The video shows the body of a Sunni Muslim preacher being washed for burial.
His supporters say he had been picked up by police commandos for allegedly being linked to the insurgency.
The camera focuses on marks all over his body including what appear to be drill holes.
According to Salman al-Faraji, a human rights activist and lawyer, the use of drills is common.
"Most cases are quite similar, the same methods are used," he said.
"They torture them, breaking hands and legs.
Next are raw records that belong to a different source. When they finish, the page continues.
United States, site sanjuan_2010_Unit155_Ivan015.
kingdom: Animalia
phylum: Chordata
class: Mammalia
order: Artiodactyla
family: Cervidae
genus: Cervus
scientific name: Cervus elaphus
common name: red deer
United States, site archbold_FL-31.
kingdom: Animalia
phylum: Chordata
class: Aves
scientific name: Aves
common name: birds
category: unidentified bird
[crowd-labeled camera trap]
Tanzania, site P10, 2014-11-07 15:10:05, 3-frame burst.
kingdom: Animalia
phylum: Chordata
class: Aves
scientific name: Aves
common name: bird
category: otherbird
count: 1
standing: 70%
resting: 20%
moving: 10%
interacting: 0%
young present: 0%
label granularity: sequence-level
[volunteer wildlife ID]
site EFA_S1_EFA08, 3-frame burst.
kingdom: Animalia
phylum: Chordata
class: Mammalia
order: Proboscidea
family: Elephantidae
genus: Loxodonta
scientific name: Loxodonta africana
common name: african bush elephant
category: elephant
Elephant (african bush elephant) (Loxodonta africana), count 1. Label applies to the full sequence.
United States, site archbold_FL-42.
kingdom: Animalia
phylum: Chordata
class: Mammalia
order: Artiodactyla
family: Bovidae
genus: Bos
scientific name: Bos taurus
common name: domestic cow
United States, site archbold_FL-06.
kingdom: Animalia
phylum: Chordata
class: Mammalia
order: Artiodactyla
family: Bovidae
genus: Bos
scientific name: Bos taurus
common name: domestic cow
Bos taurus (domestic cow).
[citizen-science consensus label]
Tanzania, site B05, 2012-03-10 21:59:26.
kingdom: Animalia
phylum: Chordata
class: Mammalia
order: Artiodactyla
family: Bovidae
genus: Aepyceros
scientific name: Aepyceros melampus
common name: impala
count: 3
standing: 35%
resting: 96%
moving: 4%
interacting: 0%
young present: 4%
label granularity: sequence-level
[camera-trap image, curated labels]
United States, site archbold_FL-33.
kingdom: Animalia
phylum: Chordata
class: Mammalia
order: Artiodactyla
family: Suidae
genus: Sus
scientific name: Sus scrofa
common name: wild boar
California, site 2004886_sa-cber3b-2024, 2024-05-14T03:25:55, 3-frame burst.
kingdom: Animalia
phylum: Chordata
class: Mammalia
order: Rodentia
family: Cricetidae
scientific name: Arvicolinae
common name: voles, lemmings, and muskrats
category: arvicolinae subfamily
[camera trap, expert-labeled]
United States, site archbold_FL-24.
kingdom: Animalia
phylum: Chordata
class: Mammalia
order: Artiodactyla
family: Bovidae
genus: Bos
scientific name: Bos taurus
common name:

They use electric drills to pierce their bodies and then the killing is carried out at close range."
We made repeated requests for an interview with the minister of the interior or his subordinates to respond to all these allegations.
But no-one would speak to us.
In a statement following the first suffocation case, the minister said he would not allow any members of the police involved in human rights violations to walk freely without being punished properly.
He also promised that investigations would be swift and comprehensive.
But a source inside the ministry dismissed this statement saying the promise of an investigation was "for the media only".
The return to torture and killing by the security forces is another embarrassment for the American and British governments, which have partly justified the invasion of Iraq on the grounds of ending the kind of abuses committed by Saddam Hussein's regime.
A senior Western source in Baghdad admitted he was worried about the police commandos who are particularly involved in counter-insurgency operations.
"They can be effective," he said, "without torturing or abusing detainees".
But he added "it was a big task" to create a clean police force given the nature of the previous regime.
What is also a major concern is that the minority Sunni Muslim community who used to control Iraq believe they are now being deliberately targeted by the Shia-dominated police force.
The insurgency is led by militant Sunnis whereas the government is now led by the majority Shia.
In their brutal campaign of violence, the insurgents have focused their attacks on Shia and members of the Iraqi security forces in order to provoke sectarian conflict.
If the security forces respond with torture and extra-judicial killings, it could lead to exactly what the insurgents want - full-blown sectarian war.